╭─ DATA ENTRIES

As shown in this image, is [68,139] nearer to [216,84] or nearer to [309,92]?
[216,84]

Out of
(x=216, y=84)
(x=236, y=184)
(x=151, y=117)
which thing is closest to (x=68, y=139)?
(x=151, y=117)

╰─
╭─ DATA ENTRIES

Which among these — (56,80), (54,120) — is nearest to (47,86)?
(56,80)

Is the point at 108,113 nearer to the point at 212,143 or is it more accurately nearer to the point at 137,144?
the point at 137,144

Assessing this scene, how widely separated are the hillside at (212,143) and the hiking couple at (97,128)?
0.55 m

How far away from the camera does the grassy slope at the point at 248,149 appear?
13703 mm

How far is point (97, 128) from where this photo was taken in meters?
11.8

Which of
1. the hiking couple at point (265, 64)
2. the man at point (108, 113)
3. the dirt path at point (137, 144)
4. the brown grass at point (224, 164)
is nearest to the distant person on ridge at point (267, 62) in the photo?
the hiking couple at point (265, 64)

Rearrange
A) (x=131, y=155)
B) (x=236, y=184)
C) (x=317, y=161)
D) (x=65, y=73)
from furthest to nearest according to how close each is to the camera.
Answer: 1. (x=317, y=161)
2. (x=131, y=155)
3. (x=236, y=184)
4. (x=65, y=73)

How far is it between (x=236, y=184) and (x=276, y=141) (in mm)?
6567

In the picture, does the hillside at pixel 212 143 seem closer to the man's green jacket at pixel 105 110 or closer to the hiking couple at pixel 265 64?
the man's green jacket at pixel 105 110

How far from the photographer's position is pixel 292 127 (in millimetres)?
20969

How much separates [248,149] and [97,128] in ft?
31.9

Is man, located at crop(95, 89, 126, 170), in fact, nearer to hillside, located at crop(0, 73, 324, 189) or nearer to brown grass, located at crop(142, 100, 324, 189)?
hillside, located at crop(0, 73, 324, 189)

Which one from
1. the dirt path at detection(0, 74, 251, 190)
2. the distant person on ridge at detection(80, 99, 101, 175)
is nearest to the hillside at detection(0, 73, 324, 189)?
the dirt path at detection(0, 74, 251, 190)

╰─
╭─ DATA ENTRIES

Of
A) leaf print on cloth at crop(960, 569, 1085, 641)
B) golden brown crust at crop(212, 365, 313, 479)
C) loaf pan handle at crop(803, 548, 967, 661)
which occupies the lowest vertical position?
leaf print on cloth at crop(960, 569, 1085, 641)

╰─

> **THE PROBLEM**: Please count the lines in the material above that contain the string "jacket", matching case exactly, and reply with the number only.

> **SOLUTION TO THIS PROBLEM**: 2